◆ Input for this task
▬▬▬▬▬▬

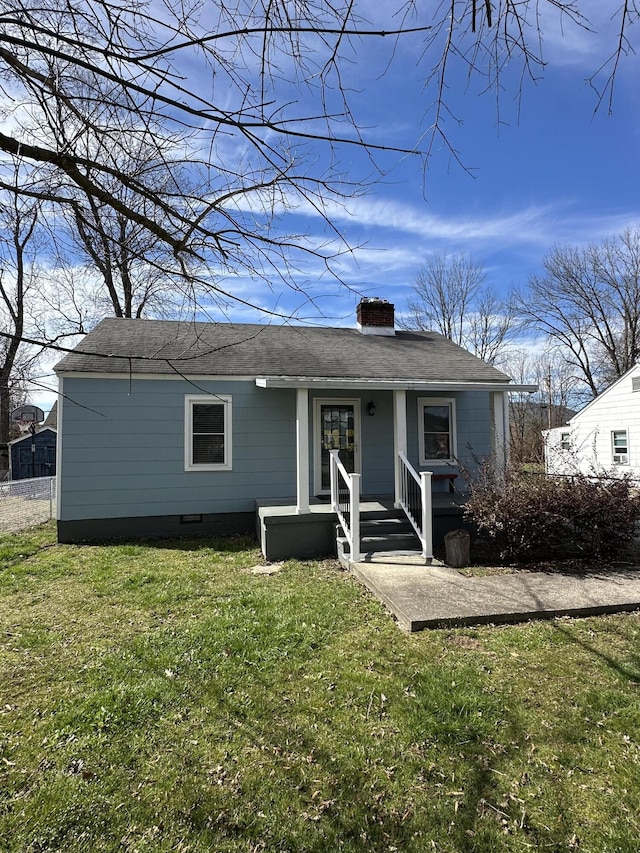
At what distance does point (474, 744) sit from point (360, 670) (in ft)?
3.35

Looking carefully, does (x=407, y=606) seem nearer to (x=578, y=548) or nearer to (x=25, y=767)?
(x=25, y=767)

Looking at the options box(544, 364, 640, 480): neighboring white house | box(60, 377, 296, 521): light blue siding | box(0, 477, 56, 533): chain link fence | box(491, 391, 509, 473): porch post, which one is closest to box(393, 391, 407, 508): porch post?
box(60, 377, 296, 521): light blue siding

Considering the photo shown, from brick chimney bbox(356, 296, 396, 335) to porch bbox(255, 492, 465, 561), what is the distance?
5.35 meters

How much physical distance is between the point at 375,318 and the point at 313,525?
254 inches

▬▬▬▬▬▬

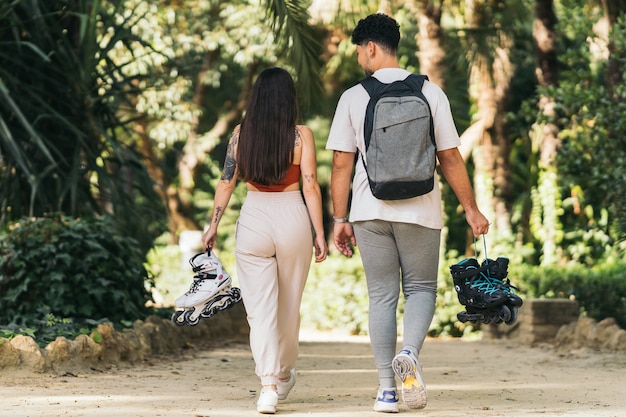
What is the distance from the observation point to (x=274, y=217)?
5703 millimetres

▬▬▬▬▬▬

◆ Problem
Please retype, word for word, everything in the data above from the line containing "At what distance" down to the line containing "5.35 meters", including both of those lines.

◆ Output for this task
At what distance does point (474, 744) sit from point (360, 670) (in ft)?
3.35

Looking carefully, does (x=407, y=606) seem nearer to (x=578, y=548) or nearer to (x=25, y=767)?
(x=25, y=767)

Looking at the options box(544, 364, 640, 480): neighboring white house | box(60, 377, 296, 521): light blue siding | box(0, 477, 56, 533): chain link fence | box(491, 391, 509, 473): porch post, which one is closest to box(393, 391, 407, 508): porch post?
box(60, 377, 296, 521): light blue siding

Considering the photo shown, from brick chimney bbox(356, 296, 396, 335) to porch bbox(255, 492, 465, 561), what is the distance?
5.35 meters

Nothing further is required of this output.